__Exercise tasks__:
A – Reproduce the essay on Human Design word for word, starting at "In the four" and ending at "the situation somehow?".
B – Continue the essay on Human Design from the point where its text stops.

START Passage for review

We Can't Blame the System (or the Guy Who Channeled It)

Five ways we hand over our inner authority to Human Design

Hey wild-hearted wanderer,

I have a hot take for you today.

It’s a pattern I’ve noticed lately, specifically among people who have been on a spiritual path and done all the “correct” things to live a life of alignment. And yet, their take on systems like Human Design is still so infused with bitterness and frustration. And it made me wonder: is the system to blame or perhaps the person who channeled it? Or maybe there’s a more nuanced and complex third thing that’s worth exploring?

It’s rather funny—a system like Human Design that’s supposed to take us closer to our own inner authority, more often makes us abandon our own body knowing. Just because a guy called Ra said so doesn’t mean we have to follow it.

Often, we arrive at these modalities
in our dark night of the soul.

We’ve either gone through something traumatic or we feel generally lost in our lives. There’s a level of discontentment that’s bubbling away underneath our seemingly “perfect” or “operable” lives. We find ourselves in search of a language for the ache within we can’t quite name. Systems like Human Design offer relief, validation and hope. But the danger is when we mistake the map for the healing itself.

Human Design, like any system, is not here to fix us. It’s not here to become our identity. It’s not here to give us a perfect life. Rather, these systems are here to invite us back into an honest relationship with our bodies. But too often, the way we engage with them pulls us further into the mental realm.

So, let’s talk about some of the most common ways I see people giving their power away to and with these systems. And I am no more immune to these ways than any other being. In fact, I’ve had phases in my life where I’ve experimented with certain elements of my own design, sometimes to an extreme, only to find more nuance and complexity than the core teaching offered.

As someone with 3rd Line characteristics and a tendency to take things to extremes, this has often felt correct for my body. In hindsight, these experiments almost always came about through a genuine inner desire to learn.

In the four and a half years I’ve explored Human Design, any part of the experiment I’ve entered into has been a conscious choice. More often than not, it’s been rooted in a simple desire to want to see what happens. They don’t call me naturally inquisitive for nothing. ;)

These personal experiments have mostly been fuelled by a desire to learn how the mechanics of the bodygraph actually work. What would happen if I stopped initiating from certain shoulds or societal expectation; if I simply allowed my mechanics to lead? And in that process, I would often bump up against my many not self patterns and behaviours. And that’s where the main challenge to remain detached would begin: can I remain the passive observer who’s having this experience through my body or will my mind kick in and try to fix the situation somehow?

END Passage for review
START Data section

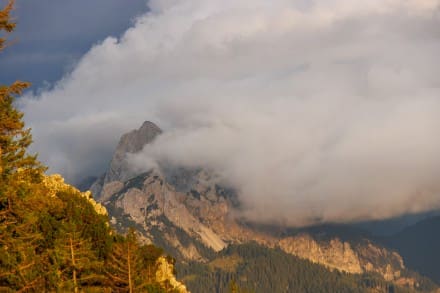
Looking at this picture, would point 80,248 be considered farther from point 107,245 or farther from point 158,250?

END Data section

__Outputs for the tasks__:
A –
In the four and a half years I’ve explored Human Design, any part of the experiment I’ve entered into has been a conscious choice. More often than not, it’s been rooted in a simple desire to want to see what happens. They don’t call me naturally inquisitive for nothing. ;)

These personal experiments have mostly been fuelled by a desire to learn how the mechanics of the bodygraph actually work. What would happen if I stopped initiating from certain shoulds or societal expectation; if I simply allowed my mechanics to lead? And in that process, I would often bump up against my many not self patterns and behaviours. And that’s where the main challenge to remain detached would begin: can I remain the passive observer who’s having this experience through my body or will my mind kick in and try to fix the situation somehow?

B –
And I want to make it clear that it’s not the experimenting with the extremes that is necessarily bad. It simply is what it is. And in fact, we need some of us to do the heavy lifting (I’m looking at you, 3rd Lines).

What’s more important is how we approach these experiments. It’s our relationship with the system that matters. After all, our Human Design experiment is very much a relational thing. It has to be, otherwise we’re simply giving our power away. And that is the opposite what this system intends to do.

So, these five pitfalls are not just something I’ve seen in others. My own experiment has taken me into each of these patterns in different ways too. What follows are five tendencies I’ve witnessed both in myself and others, and ways we can start to recognise and track the pattern, as well as reorient to our body’s truth.

  1. Our bodygraph becomes a cage.
    Instead of allowing Human Design to be a compassionate framework for unfolding, it becomes a rigid lens of judgment and self-criticism. We explain and justify our actions—or inactions—due to being a certain Type, Strategy or Authority. It becomes a matter of labeling our dysfunction rather than a language to help us move toward self-acceptance. We use it for self-diagnosis rather than explore it as a map of self-understanding and self-intimacy.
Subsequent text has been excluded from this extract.